Cambiare la narrazione della disabilità è importantissimo perché il tipico modo di raccontarla non corrisponde alla realtà
Chiara Bordi
«Faccio un esempio: una ragazza con una disabilità dopo un incidente, non si accetta, magari pensa al suicidio e riesce ad accettarsi solo quando incontra l’amore. Che messaggio gravissimo stiamo trasmettendo? Questo succede anche perché le persone con disabilità non vengono incluse nei processi creativi dei prodotti audiovisivi e i personaggi con disabilità vengono descritti da sceneggiatori e sceneggiatrici non disabili, senza la consulenza o l’ascolto di chi ha una disabilità. E poi i personaggi vengono interpretati da attori e attrici senza disabilità, creando così un loop infinito in cui si continua ad avere una narrazione che rinforza gli stereotipi invece che combatterli».
Le donne con disabilità sono più a rischio di violenza
Cambiare la narrazione sulla disabilità, rappresentare i corpi non conformi in tivù, nel cinema, nella moda, nella pubblicità è fondamentale per cambiare sguardo sulla disabilità e fare in modo che venga vista come una delle possibili condizioni della vita.
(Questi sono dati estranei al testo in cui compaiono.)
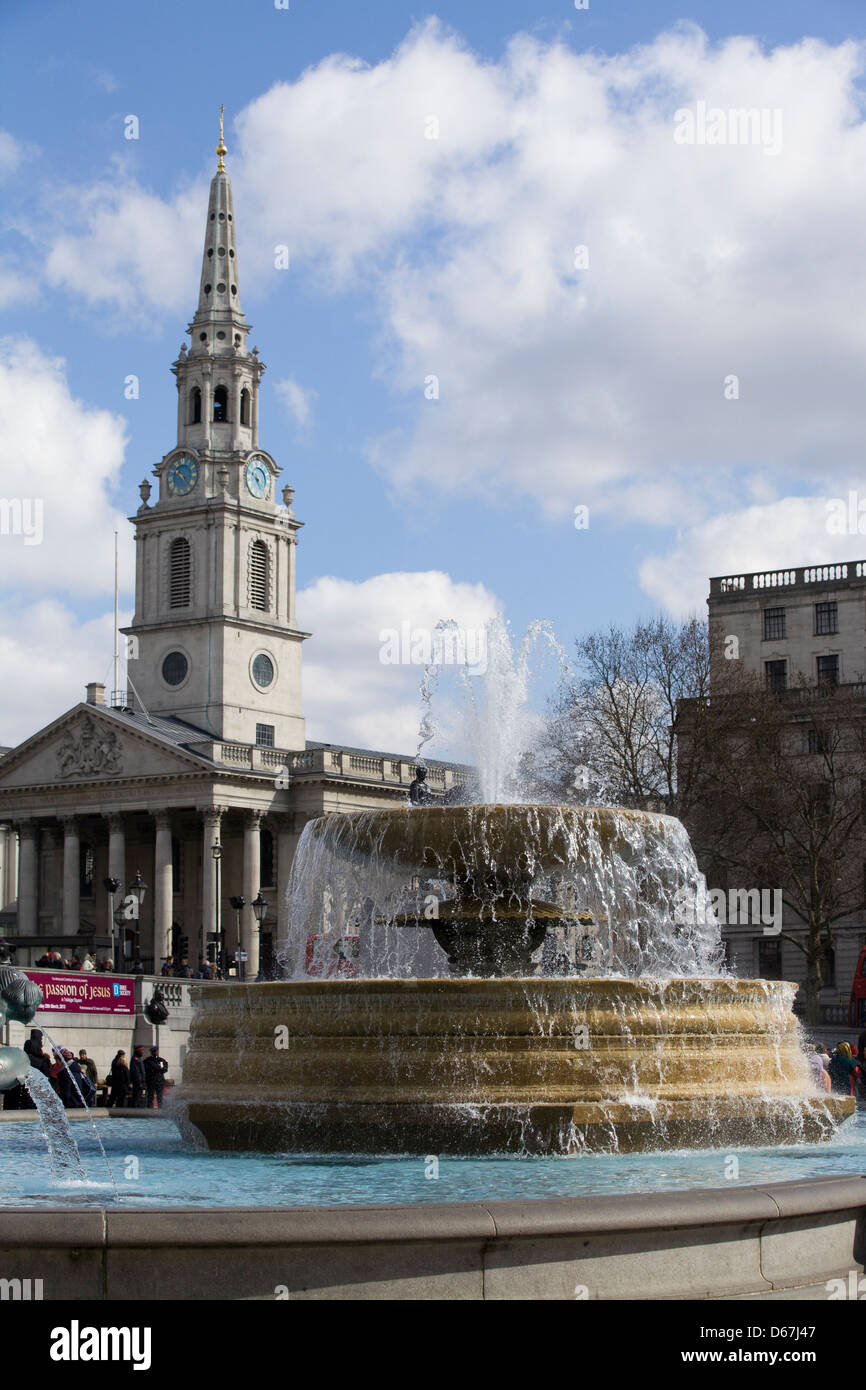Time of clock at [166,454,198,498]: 10:23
Anche nelle campagne di sensibilizzazione sulla violenza di genere sarebbe importantissimo che venissero rappresentate anche le donne con disabilità. Che vengono escluse come se fosse una cosa che non le riguarda. E invece le riguarda eccome, come ci ha spiegato Lisa Noja: «Le donne con disabilità corrono un rischio da 2 a 5 volte maggiore di subire violenza rispetto alle altre. E persino i centri antiviolenza e le case rifugio non sono accessibili.
Per una donna con disabilità anche fare la denuncia è molto più difficile, perché magari la persona che ha abusato di lei è la stessa che se ne occupa nella vita quotidiana.
Lisa Noja
E fa più fatica a riconoscere quando c’è stato un abuso, ha ancora più paura di non essere creduta. Se per le donne con disabilità c’è lo stereotipo del “Se la sono cercata” per le donne con disabilità diventa “Figuriamoci se un uomo può aver abusato di lei”. È impensabile che una donna con disabilità possa essere stata oggetto di violenza perché si considera che abbia un corpo privo di qualsiasi attrattività. Non apparire mai nelle campagne di sensibilizzazione alimenta dunque questi pregiudizi, fa sentire ancora più sole e invisibili».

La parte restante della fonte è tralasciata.